=== VORGEGEBENER TEXT ===

Im Nachbarland sei in der Zwischenzeit das Gesetz über die Zwangsumwandlung von Schweizer Franken in Forint in seiner konkreten Ausformung bekannt geworden, hieß es von RBI-Seite. Jetzt müssen die Zinsen für zigtausende Kredite über Jahre zurückgerechnet werden, wie Risikovorstand Johann Strobl erklärte. Unter dem Strich dürfte der gesetzliche Eingriff die Bank 240 Millionen Euro kosten - das sind um rund 100 Millionen mehr als bisher erwartet. Ein zuletzt von ungarischen Medien kolportierter Verkauf der Ungarn-Aktivitäten von Raiffeisen Bank und Erste Group, auf den Regierungschef Viktor Orbán dränge, stehe nicht auf der Agenda, betonte Sevelda. Allerdings zählt die lokale Tochter auch nicht zu den Kernmärkten der RBI. Der Bankchef hofft, dass im Nachbarland das Schlimmste überstanden sei, und begründet dies damit, dass der einst von ausländischen Instituten kontrollierte Markt nun wieder mehrheitlich in ungarischem Besitz stehe.

Ukraine belastet

Zweiter Treiber der heurigen Verluste ist die Ukraine-Krise. Die Auseinandersetzungen im Osten das Landes lassen die Kreditvorsorgen nach oben schnellen, zudem muss RBI Abschreibungen auf den Firmenwert der dortigen Tochter Bank Aval vornehmen. Ebenfalls auf das Ergebnis drücken Leasingaktivitäten in den Problemländern und Änderungen bei der Berechnung künftiger Steuern.

=== BEREITGESTELLTES MATERIAL ===

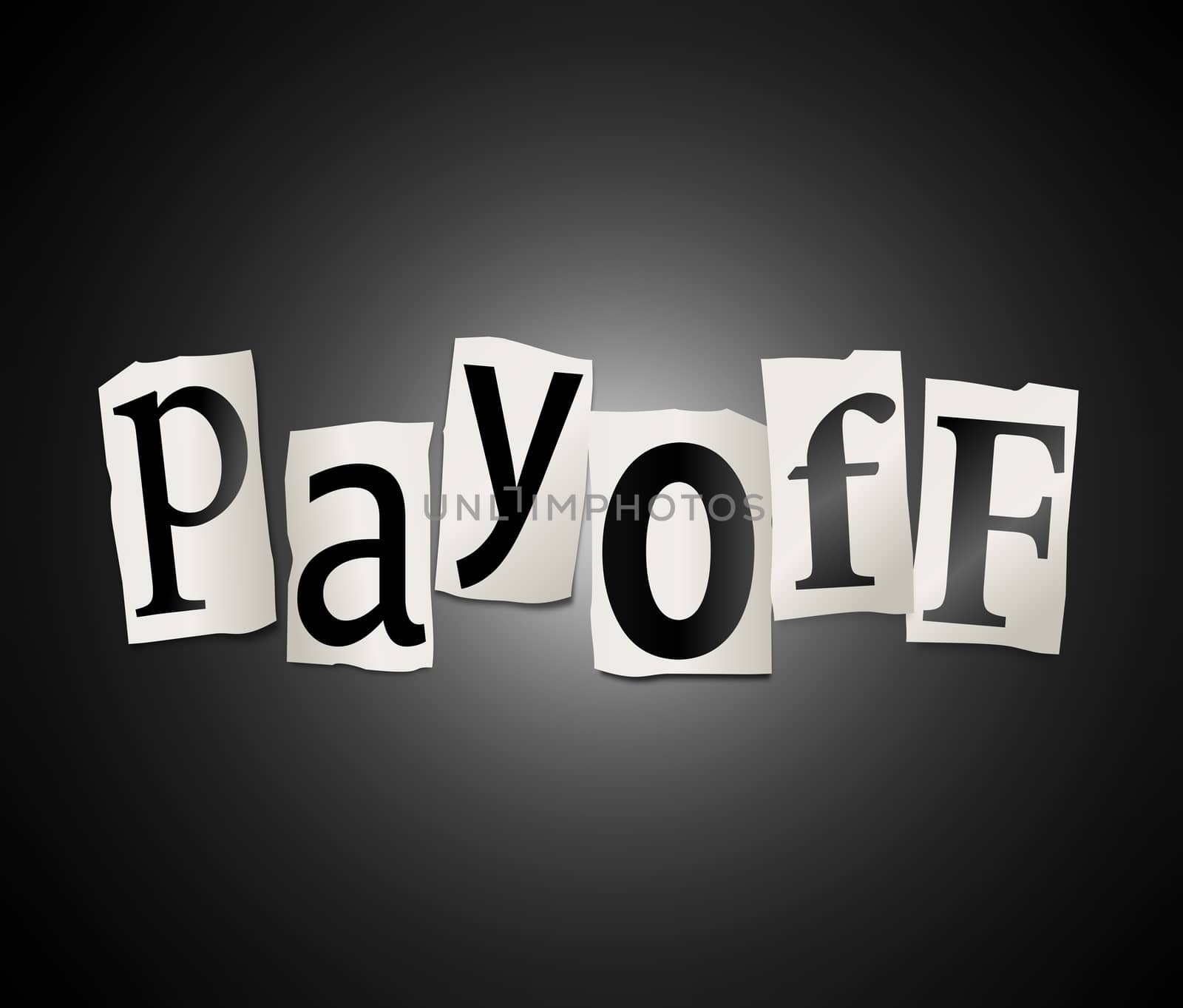 Illustration depicting a set of cut out printed letters arranged to form the word payoff.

===

■ AUFGABEN ■
a – Ändere im Text über die Verluste der RBI alles von „Ukraine belastet“ bis hinunter zu „Berechnung künftiger Steuern.“ so ab, dass statt „Leasingaktivitäten“ nun „Leasinggeschäfte“ steht, und gib den Abschnitt wieder.
b – Schreib den Text über die Verluste der RBI weiter, ab der Stelle, an der er aufhört.
Die Auflistung hat mit dem Text nichts zu tun.

■ ANTWORTEN ■
a –
Ukraine belastet

Zweiter Treiber der heurigen Verluste ist die Ukraine-Krise. Die Auseinandersetzungen im Osten das Landes lassen die Kreditvorsorgen nach oben schnellen, zudem muss RBI Abschreibungen auf den Firmenwert der dortigen Tochter Bank Aval vornehmen. Ebenfalls auf das Ergebnis drücken Leasinggeschäfte in den Problemländern und Änderungen bei der Berechnung künftiger Steuern.

b –
Ein Zusammenhang der Wertberichtigungen mit dem laufenden Bilanzcheck der Europäischen Zentralbank wurde vom Bank-Vorstand in Abrede gestellt. Zudem wurde unterstrichen, dass die RBI keine Kapitalerhöhung benötige. Die heuer erfolgte Rückzahlung des staatlichen und privaten Partizipationskapitals wird verteidigt, weil das Geld wegen der abnehmenden Anrechenbarkeit auf die Eigenmittel ohnehin immer weniger wert werde, gleichzeitig aber die Dividendenzahlung an die Kapitalgeber gestiegen wäre. Wie stark die Kapitalquote nach Einbuchung der Belastungen beeinträchtigt wird, behielt die RBI-Führung für sich.

Noch viele Risiken

Raiffeisen Bank International hat mit der Gewinnwarnung eine lange Serie negativer Überraschungen der österreichischen Institute in Osteuropa prolongiert. Die Erste Group hatte schon zuvor nach hohen Wertberichtigungen auf Kredite und Beteiligungen einen Verlust von 930 Millionen Euro im ersten Halbjahr gemeldet. Die Bank Austria hat diese Rosskur - nach derzeitigem Wissensstand - 2013 durchgemacht, als hohe Abschreibungen in der Region einen Verlust von 1,6 Mrd. Euro verursachten. Im ersten Halbjahr 2014 wurde schon wieder eine Gewinnsteigerung um ein gutes Drittel auf 776 Millionen Euro vermeldet.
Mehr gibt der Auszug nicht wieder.